LIEBERMAN: Yes. I -- it's always dangerous to disagree at all with Alan Greenspan. But I think that there are two dangers here, in Congress' reaction to Enron. One is that we will do too much. The other is that we will do too little.

As you look back at our history of fair labor laws and child labor laws and environmental protection laws and fair investment laws, they all have followed abuses and scandals, for which we have learned and taken those lessons and put them in the law to try to make sure it didn't happen again. I think we've got to do some of that here.

WOODRUFF: Senator Lieberman, we're going to have to leave it there. Thank you very much for joining us.

LIEBERMAN: Thank you, Judy. Always good to be with you.


WOODRUFF: And coming up, Rich Lowry and Julio Noboa will way weigh in on the spiraling violence in the Middle East, and on the efforts under way to stop the bloodshed.


WOODRUFF: Checking our INSIDE POLITICS "Newscycle," violence continued to flare today in the Middle East. In Jerusalem, an Israeli policeman was among those injured when a car bomb exploded at a busy intersection. The bomber was killed. It was the sixth suicide bombing in six days and the 35th since late January.

A high-level government source tells CNN that Pakistan has turned over to the United States a man believed to be Abu Zubaydah. If it is Zubaydah, he would be the highest level al Qaeda member captured since the September 11th attacks.

------------------------------

**Exercise brief:**
List each type of law that Lieberman, in the transcript above, says followed abuses and scandals.

**Given material:**
------------------------------

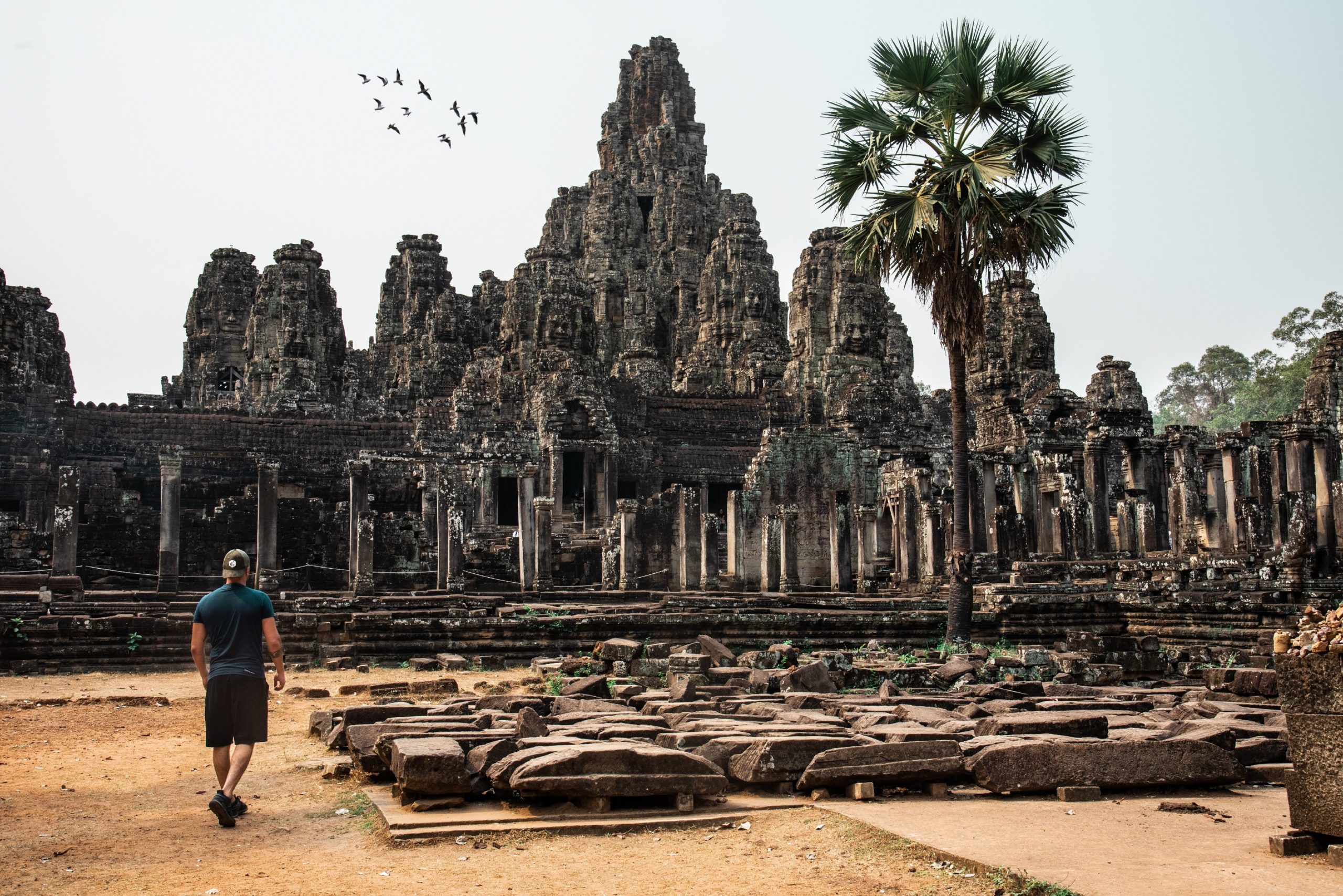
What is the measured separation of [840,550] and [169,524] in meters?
13.5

------------------------------

**Response below:**
- Fair labor laws
- Child labor laws
- Environmental protection laws
- Fair investment laws